Reproduce the lines below character for character, starting at the line that contains "As visible in" and continuing through the last line of the dataset items.

┌─ INPUT

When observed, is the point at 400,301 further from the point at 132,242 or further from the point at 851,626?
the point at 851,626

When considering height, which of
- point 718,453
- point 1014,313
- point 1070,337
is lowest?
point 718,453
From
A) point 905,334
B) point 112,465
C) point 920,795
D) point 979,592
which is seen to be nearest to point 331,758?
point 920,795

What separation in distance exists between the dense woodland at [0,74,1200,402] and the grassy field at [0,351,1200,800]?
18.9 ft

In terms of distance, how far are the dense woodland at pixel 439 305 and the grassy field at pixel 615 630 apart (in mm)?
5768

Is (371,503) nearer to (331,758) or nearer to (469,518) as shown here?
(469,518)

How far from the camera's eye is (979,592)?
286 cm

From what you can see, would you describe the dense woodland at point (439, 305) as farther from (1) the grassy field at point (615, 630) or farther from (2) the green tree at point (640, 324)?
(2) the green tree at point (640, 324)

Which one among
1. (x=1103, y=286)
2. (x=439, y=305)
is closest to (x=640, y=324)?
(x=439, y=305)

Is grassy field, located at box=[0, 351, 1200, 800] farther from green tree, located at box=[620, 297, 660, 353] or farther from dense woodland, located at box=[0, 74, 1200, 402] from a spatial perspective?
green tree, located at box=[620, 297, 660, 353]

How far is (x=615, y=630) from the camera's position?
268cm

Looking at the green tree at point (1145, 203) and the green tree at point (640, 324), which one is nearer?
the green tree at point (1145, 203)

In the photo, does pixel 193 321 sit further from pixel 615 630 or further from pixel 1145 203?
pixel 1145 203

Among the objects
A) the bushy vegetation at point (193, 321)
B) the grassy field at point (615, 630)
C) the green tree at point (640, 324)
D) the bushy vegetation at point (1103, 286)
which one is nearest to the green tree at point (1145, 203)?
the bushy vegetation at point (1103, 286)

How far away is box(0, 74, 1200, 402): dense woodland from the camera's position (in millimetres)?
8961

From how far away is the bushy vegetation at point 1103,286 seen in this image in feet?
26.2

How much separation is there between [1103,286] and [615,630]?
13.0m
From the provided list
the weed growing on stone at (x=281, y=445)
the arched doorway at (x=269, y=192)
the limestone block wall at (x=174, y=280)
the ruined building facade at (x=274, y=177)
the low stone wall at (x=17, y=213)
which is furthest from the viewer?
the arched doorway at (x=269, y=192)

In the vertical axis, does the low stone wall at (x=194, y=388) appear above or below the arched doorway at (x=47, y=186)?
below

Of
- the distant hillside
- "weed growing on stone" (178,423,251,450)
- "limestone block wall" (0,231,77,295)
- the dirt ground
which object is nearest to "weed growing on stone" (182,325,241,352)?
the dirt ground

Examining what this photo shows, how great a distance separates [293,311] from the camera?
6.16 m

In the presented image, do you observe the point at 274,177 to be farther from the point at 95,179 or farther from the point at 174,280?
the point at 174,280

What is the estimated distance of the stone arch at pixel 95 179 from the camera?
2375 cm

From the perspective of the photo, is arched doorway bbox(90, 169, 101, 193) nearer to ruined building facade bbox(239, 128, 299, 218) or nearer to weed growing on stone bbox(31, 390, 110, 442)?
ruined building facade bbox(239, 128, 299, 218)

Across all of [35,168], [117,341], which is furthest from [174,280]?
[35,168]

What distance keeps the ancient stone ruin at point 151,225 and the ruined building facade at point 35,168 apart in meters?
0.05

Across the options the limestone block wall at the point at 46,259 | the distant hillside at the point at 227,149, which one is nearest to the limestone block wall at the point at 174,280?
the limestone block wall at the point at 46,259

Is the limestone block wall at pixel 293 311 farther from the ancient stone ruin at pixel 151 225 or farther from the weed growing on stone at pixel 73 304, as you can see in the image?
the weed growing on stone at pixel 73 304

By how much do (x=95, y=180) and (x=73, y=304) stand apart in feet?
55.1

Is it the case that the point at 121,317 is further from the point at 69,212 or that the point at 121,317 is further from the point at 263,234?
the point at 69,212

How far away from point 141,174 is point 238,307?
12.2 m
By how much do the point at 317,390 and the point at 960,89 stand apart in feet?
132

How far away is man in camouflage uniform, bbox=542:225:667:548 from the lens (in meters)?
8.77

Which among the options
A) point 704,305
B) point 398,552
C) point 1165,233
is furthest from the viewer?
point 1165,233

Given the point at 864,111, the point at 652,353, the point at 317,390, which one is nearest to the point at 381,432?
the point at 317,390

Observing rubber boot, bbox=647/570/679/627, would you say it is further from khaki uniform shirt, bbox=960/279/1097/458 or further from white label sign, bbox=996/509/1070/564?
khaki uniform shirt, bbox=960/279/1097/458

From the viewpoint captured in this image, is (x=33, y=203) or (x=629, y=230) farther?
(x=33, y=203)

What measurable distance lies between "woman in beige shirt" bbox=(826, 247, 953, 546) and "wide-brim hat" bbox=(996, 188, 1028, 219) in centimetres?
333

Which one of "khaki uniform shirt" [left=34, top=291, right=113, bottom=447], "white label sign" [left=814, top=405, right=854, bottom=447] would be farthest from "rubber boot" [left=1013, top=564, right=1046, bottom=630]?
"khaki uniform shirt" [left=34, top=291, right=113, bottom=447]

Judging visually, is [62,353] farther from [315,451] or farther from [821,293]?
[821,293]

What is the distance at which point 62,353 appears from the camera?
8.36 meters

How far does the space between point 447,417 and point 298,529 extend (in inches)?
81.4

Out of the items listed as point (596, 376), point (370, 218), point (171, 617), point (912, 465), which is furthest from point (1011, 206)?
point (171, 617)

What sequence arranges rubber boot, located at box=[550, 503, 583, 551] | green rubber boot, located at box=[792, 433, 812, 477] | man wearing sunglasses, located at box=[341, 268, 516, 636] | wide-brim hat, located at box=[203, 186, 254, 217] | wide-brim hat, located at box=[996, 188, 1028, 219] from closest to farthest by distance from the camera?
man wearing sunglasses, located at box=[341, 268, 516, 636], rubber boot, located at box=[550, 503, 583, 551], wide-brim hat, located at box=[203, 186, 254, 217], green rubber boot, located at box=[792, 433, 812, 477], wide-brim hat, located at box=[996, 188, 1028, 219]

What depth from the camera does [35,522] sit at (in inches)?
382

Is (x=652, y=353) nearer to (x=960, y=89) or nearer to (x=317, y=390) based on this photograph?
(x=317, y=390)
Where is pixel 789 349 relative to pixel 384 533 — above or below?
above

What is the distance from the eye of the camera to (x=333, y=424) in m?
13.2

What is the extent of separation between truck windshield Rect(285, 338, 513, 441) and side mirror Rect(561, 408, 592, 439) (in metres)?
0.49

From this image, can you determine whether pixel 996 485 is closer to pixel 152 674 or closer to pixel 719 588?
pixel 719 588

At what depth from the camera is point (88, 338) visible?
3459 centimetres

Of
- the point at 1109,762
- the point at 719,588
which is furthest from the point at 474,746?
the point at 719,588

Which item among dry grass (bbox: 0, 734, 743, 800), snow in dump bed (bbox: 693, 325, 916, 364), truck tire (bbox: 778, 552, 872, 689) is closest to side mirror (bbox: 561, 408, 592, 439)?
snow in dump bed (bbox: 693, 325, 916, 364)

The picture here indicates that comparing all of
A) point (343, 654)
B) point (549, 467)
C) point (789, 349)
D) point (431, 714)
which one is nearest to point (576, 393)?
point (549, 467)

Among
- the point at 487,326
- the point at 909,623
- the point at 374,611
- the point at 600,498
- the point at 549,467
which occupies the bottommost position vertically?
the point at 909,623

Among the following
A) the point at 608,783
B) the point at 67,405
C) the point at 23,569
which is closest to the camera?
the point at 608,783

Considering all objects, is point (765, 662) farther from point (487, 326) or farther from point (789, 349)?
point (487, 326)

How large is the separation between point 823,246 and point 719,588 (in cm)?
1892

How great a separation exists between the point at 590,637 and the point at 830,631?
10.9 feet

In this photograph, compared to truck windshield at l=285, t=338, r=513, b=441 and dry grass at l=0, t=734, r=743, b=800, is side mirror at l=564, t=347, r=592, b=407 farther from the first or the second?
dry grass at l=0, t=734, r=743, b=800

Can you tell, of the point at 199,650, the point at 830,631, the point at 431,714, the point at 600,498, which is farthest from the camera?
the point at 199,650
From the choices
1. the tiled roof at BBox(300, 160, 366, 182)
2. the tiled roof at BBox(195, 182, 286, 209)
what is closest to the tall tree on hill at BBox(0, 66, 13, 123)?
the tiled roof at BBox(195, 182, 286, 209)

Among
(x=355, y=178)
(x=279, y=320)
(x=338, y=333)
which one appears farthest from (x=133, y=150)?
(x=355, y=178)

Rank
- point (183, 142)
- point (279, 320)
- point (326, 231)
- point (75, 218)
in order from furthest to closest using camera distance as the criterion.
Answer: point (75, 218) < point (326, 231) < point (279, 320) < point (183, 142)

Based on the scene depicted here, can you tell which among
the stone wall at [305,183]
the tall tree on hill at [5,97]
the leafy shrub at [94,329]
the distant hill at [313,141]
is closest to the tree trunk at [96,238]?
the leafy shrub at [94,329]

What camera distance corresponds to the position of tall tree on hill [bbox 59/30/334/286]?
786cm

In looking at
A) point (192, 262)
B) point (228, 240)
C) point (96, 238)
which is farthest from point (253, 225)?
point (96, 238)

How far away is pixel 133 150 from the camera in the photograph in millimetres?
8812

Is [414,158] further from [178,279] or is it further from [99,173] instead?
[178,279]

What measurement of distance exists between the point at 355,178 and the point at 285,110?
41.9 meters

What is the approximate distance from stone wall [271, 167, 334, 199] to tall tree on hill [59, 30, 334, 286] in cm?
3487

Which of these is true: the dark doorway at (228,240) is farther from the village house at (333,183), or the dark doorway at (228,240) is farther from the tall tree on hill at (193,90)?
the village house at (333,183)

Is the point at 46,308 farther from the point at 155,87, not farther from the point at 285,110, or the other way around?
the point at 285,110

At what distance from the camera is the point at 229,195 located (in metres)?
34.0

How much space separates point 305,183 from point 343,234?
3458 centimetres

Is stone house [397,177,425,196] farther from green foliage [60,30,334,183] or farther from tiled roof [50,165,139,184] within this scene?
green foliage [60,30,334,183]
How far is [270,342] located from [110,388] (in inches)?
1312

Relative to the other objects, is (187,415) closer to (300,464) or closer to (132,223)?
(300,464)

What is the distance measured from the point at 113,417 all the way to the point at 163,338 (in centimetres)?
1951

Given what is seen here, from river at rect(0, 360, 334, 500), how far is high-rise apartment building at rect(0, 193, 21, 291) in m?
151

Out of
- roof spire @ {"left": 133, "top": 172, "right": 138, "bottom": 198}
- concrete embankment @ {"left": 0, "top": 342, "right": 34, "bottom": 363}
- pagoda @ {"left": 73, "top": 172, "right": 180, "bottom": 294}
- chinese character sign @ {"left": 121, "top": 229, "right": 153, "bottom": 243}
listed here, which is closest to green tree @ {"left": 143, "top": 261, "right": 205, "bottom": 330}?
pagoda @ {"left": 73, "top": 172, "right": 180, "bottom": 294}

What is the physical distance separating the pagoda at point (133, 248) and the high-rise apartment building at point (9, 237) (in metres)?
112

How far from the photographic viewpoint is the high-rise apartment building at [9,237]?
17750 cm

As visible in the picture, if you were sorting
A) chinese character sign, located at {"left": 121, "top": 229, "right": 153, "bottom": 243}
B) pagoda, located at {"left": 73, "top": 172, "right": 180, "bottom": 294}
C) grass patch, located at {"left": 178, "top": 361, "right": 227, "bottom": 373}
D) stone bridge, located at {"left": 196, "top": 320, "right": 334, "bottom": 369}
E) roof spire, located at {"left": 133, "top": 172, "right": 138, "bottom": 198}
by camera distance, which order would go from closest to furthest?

└─

**OUTPUT FOR THIS EXERCISE**
As visible in the picture, if you were sorting
A) chinese character sign, located at {"left": 121, "top": 229, "right": 153, "bottom": 243}
B) pagoda, located at {"left": 73, "top": 172, "right": 180, "bottom": 294}
C) grass patch, located at {"left": 178, "top": 361, "right": 227, "bottom": 373}
D) stone bridge, located at {"left": 196, "top": 320, "right": 334, "bottom": 369}
E) roof spire, located at {"left": 133, "top": 172, "right": 138, "bottom": 198}
by camera distance, which order would go from closest to furthest?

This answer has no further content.